Because the interaction landscape can be complex, with multiple local peaks and valleys, we model this term non-parametrically using a Gaussian Process prior (GP). To ensure that the resulting dose-response function only takes values in the interval \((0,1)\), we push the GP through a transformation function \(g()\). That is \[ z(\boldsymbol{x}) \sim \mathcal{GP}(0,\kappa(\boldsymbol{x},\boldsymbol{x}')) \\ \Delta(\boldsymbol{x}) = g(z(\boldsymbol{x})), \] where the transformation function looks like \[ g(z(\boldsymbol{x})) = \frac{-p_0(\boldsymbol{x})}{1+\exp\left\{b_1z(\boldsymbol{x})+\log\left[\frac{p_0(\boldsymbol{x})}{1-p_0(\boldsymbol{x})}\right]\right\}} + \frac{1-p_0(\boldsymbol{x})}{1+\exp\left\{-b_2z(\boldsymbol{x})-\log\left[\frac{p_0(\boldsymbol{x})}{1-p_0(\boldsymbol{x})}\right]\right\}}. \] In addition to ensuring the proper bounds for the dose-response function, this transformation has the feature of \(g(0)=0\), which corresponds to an a priori assumption that \[ \mathbb{E}\left[f(\boldsymbol{x}) | p_0(\boldsymbol{x})\right] \approx p_0(\boldsymbol{x}). \] That is, we make our non-interaction assumption into a formal prior expectation on the dose-response function. This achieves two things, (1) a slightly conservative model that needs to be convinced that interaction effects are present, and (2) no built-in bias of interaction in the prior structure.

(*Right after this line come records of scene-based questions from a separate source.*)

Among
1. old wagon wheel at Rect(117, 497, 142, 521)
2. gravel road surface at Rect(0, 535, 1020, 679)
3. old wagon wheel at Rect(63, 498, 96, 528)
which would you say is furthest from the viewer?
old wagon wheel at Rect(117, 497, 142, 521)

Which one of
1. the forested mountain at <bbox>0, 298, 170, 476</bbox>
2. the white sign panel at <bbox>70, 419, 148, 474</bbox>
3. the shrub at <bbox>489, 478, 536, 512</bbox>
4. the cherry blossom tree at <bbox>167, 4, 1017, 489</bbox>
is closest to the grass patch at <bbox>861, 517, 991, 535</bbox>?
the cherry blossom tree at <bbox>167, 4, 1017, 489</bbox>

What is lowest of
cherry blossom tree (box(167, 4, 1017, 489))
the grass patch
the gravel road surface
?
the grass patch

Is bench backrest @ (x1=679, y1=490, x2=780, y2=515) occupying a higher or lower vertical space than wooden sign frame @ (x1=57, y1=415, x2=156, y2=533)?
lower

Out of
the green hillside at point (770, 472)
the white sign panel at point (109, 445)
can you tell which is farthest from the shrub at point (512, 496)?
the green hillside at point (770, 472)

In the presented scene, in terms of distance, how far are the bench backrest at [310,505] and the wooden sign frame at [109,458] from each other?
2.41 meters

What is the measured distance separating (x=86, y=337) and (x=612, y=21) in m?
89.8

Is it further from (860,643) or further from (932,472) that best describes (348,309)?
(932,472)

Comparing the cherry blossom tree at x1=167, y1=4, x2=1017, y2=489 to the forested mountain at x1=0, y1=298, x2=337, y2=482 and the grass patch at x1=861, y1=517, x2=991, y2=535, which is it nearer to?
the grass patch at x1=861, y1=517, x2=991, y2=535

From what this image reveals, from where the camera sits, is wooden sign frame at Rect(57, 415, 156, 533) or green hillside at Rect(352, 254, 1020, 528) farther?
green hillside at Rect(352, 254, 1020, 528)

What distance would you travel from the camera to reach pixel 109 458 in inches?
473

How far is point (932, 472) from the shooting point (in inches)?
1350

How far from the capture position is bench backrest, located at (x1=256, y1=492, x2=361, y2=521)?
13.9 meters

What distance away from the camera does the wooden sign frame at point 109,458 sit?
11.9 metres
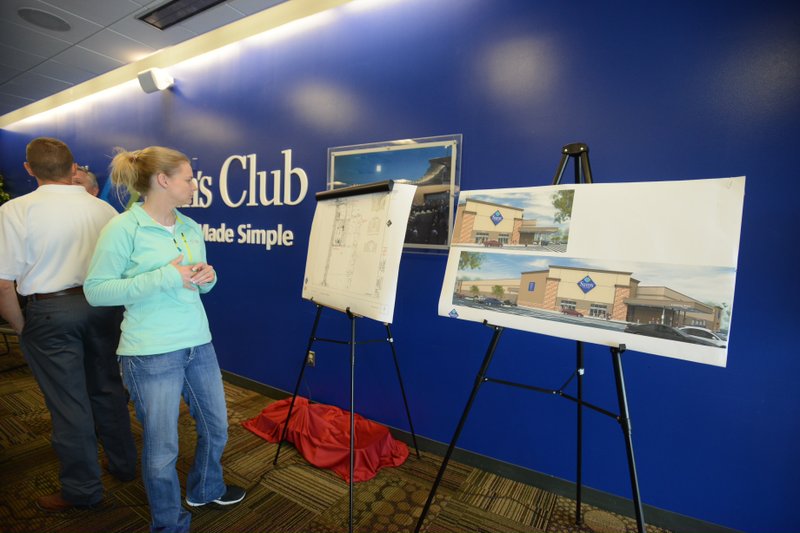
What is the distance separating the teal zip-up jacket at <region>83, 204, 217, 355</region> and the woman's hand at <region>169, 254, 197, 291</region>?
0.05 feet

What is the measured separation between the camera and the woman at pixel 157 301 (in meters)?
1.43

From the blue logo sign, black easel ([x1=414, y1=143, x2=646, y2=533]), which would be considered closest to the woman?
black easel ([x1=414, y1=143, x2=646, y2=533])

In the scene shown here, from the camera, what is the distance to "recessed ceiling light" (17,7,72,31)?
3.14 metres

The covariance function \(\kappa(\boldsymbol{x},\boldsymbol{x}')\) can be given multiple specifications, including a squared exponential, Matérn, and Rational Quadratic covariance functions. By default, we use a Matérn covariance with the \(\nu\) parameter set to 3/2 yielding \[ \kappa(\boldsymbol{x},\boldsymbol{x}') = \sigma_f^2\left(1+\frac{\sqrt{3}\Vert\boldsymbol{x}-\boldsymbol{x}'\Vert}{\ell}\right)\exp\left\{-\frac{\sqrt{3}\Vert\boldsymbol{x}-\boldsymbol{x}'\Vert}{\ell}\right\}. \] Finally, by utilizing the natural grid structure of the drug concentrations, we can write the kernel function as \[ \kappa(\boldsymbol{x},\boldsymbol{x}') = \sigma_f^2 \kappa(x_1,x_1')\kappa(x_2,x_2'), \] which induces a Kronecker product structure on the final covariance matrix. Following the implementation detailed in Flaxman et al. (2015), this greatly improves the computational efficiency of the model.
The observation model
Given the above formulation for the dose-response function \(f\), we assume that we have access to noisy observations from it. These observations are typically generated from various cellular assays, e.g. viability assays. In particular we assume that given concentration points \(\boldsymbol{x}_1,\ldots,\boldsymbol{x}_n\) we have observations \(y_1,\ldots,y_n\) where \[ y_i = f(\boldsymbol{x}_i) + \epsilon_i, \] where we assume that the errors \(\epsilon_i\) are normally distributed with mean zero. For the variance of the observational errors, by default we model these in a heteroscedastic fashion as \[ \text{Var}\left[\epsilon_i\right] = \sigma^2(f(\boldsymbol{x}_i)+\lambda), \] where \(\lambda\) is set to a small value to handle the case when \(f = 0\), but there is still some residual noise. In a typical setup where cell viability is calculated through a normalization to positive and negative controls, lambda can be empirically set as \[ \lambda = \frac{\sigma^2_{+}}{\sigma^2_{-}}, \] where \(\sigma^2_{+}\) and \(\sigma^2_{-}\) denotes the variance of positive and negative controls, respectively.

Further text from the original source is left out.